Exercise directions: Search the listing below for lines that hold the word "indices", and report only how many there are.

Source records:
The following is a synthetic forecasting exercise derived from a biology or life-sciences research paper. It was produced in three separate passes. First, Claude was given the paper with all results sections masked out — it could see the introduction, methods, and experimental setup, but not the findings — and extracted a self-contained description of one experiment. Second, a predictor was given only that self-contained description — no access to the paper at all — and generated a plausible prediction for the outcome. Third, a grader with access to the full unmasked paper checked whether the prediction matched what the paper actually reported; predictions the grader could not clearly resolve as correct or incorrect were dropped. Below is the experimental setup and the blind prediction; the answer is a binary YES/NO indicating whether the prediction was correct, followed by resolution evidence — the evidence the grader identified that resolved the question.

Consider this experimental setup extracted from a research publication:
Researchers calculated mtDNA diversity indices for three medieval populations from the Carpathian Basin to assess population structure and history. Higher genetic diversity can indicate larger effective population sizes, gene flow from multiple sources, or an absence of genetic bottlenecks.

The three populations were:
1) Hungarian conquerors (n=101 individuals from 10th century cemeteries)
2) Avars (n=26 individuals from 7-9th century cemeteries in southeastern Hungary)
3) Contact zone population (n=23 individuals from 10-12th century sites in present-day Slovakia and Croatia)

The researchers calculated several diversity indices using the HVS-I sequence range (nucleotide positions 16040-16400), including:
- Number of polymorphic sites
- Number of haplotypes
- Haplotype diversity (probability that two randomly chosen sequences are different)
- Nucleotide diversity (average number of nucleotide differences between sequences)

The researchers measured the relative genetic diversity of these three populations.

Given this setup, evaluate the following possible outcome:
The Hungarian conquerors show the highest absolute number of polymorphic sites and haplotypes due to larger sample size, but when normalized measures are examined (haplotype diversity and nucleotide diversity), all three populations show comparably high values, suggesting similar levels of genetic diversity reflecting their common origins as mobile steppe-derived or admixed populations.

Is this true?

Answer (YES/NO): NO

...

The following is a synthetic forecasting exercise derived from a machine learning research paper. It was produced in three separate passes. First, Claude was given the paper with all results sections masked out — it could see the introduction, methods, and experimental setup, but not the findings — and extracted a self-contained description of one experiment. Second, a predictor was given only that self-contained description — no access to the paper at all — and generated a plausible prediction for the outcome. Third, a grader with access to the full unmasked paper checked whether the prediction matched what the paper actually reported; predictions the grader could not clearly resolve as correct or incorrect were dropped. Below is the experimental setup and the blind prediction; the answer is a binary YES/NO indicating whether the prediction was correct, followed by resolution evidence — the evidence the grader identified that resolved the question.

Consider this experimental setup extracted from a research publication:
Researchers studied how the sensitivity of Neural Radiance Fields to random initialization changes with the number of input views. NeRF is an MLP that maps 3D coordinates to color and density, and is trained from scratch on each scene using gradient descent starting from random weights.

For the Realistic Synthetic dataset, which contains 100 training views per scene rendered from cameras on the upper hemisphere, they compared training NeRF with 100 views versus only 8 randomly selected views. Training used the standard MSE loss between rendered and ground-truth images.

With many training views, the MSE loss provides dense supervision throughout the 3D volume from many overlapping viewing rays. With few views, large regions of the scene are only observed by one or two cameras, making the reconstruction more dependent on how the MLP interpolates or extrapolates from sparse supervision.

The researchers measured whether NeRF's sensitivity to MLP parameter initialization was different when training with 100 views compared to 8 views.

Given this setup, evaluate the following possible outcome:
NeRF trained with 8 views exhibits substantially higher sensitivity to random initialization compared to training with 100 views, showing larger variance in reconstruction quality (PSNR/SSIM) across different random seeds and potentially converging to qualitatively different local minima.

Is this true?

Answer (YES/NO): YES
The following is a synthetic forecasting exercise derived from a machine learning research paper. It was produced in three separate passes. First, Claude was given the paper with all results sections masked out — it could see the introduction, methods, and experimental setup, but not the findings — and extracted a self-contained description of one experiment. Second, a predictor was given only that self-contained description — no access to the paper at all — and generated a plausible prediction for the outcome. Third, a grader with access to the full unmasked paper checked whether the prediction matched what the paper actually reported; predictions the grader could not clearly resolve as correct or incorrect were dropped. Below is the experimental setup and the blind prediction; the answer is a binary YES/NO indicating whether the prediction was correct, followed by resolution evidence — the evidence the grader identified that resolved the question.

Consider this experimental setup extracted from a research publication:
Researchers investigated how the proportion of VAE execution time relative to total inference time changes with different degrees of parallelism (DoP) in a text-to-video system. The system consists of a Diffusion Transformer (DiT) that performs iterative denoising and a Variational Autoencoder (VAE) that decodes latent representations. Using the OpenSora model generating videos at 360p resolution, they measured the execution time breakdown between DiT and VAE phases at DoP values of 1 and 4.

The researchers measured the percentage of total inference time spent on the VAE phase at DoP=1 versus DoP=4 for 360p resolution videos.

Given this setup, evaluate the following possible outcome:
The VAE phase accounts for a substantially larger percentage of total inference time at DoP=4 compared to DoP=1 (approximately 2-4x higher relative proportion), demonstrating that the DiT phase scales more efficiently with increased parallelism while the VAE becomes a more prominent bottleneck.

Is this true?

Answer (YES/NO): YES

--

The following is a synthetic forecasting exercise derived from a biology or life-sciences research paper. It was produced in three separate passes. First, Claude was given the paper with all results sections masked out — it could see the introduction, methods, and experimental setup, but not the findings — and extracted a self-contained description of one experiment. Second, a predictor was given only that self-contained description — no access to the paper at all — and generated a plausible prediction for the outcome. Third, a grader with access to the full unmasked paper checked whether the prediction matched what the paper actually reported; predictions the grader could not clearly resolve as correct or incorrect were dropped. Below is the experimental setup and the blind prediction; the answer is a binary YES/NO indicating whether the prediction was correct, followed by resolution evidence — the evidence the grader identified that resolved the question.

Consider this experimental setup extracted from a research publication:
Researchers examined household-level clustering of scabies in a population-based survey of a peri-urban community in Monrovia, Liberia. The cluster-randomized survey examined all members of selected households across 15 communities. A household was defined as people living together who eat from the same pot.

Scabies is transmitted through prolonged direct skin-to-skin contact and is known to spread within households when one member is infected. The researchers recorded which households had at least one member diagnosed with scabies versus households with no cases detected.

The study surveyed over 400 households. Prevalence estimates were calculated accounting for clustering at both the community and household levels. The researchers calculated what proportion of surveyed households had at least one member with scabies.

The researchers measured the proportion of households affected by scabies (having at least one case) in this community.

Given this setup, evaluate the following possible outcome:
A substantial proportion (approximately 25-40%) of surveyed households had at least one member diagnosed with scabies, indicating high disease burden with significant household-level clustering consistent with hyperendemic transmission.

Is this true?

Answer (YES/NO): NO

Written solution: 2